As will appear from the language of Section 113, a waiver can be brought about by the action of the landlord if after determining the tenancy by notice the landlord chooses to accept rent again from the tenant. In such an event under Section 113, T. P. Act, a notice for determination of the lease already given by the landlord to the tenant will be deemed to have been waived. No question of waiver arises after the landlord has brought a suit on the basis of a valid notice given for determination of the lease. After such a suit has been brought, there can be no waiver, though it is always open to a landlord to renew the lease at any time he pleases. I do not therefore think that any question of waiver arises in this case.
There is yet another reason why the plea of waiver is not open to the appellant. It is obvious that the lease of the appellant was determined by the owners of the property, i.e. the two plaintiffs who brought the suit. As the interests of both the lessors were joint, one of the lessors was incompetent either to waive the notice or to renew the lease.

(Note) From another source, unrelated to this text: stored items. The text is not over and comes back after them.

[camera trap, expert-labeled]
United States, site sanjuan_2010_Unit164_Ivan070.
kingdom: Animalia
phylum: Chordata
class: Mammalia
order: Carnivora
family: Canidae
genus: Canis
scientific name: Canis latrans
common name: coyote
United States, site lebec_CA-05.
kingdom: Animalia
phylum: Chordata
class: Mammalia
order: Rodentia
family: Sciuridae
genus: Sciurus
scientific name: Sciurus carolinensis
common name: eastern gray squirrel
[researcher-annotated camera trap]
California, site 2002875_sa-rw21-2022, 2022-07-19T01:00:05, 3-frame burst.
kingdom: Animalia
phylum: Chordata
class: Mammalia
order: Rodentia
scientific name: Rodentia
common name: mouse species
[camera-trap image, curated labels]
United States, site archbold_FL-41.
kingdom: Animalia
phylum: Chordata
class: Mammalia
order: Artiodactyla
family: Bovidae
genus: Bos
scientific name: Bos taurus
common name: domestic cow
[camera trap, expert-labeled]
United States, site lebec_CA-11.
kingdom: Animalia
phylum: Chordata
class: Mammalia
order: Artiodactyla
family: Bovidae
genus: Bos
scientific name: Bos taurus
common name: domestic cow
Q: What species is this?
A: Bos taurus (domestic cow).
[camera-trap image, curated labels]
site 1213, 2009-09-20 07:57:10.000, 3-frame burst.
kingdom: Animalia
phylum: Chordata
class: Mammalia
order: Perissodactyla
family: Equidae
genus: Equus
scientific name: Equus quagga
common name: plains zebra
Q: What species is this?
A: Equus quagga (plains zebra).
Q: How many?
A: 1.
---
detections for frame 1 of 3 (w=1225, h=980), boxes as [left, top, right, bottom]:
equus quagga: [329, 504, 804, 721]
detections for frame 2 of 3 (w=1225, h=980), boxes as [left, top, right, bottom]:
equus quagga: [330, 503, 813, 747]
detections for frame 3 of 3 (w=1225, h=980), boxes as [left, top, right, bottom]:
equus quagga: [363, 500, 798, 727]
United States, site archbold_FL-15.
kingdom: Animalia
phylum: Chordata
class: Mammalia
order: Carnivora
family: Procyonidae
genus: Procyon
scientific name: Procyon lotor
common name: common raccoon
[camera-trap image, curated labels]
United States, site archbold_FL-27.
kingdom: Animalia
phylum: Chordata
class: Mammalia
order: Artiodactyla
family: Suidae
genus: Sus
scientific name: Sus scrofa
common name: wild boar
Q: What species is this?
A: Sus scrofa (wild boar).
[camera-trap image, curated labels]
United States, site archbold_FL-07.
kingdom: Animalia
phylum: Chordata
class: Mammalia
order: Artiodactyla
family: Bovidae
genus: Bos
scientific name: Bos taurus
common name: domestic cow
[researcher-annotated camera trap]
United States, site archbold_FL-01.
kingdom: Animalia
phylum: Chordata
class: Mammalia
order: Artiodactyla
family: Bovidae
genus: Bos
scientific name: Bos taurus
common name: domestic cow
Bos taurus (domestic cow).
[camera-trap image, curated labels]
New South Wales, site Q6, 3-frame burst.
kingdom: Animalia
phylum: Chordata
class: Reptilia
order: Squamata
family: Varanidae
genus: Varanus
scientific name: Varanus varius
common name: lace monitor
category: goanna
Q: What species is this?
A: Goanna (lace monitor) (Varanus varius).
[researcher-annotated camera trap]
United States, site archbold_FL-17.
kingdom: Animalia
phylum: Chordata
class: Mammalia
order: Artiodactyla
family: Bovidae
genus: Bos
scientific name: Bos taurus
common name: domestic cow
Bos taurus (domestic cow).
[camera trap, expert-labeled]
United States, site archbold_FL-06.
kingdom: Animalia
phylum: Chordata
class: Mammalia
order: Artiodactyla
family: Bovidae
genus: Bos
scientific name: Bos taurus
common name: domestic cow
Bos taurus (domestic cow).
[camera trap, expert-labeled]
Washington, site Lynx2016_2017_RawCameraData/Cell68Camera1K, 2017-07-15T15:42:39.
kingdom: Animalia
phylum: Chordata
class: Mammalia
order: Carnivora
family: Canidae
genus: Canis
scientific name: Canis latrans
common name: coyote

A waiver to be effective and binding must be made by the entire body of joint owners and it is not open to one of the joint owners to waive notice. After the tenancy of the appellant was determined by the two owners, the possession of the appellant was that of a trespasser. If the appellant wanted back his tenancy rights, it could be done only by grant of a fresh lease by the two joint owners. Both the plaintiffs being joint owners, one of them could not create or restore back the lease.
11. Since the tenancy of the appellant was determined by notice by both the owners of the shop, it came to an end. The possession of the appellant was no better than that of a trespasser and this fact was confirmed by the decree of the learned Munsif. The compromise could not and did not change the status of the appellant which was no other than that of a trespasser. One of the co-sharers is quite competent to eject a trespasser even though the other co-sharer does not join. Babu Ram plaintiff could validly continue the appeal and seek ejectment of the appellant.
The learned Civil Judge was, therefore, justified in passing the decree for ejectment as the compromise could not stand in the way of Babu Ram from ejecting a trespasser. The decree passed by the lower appellate Court must be affirmed.
12. There is no substance in the appeal, which is dismissed with costs. The interim order of stay dated 6-9-1954 is hereby vacated.
13. Leave for special appeal is refused.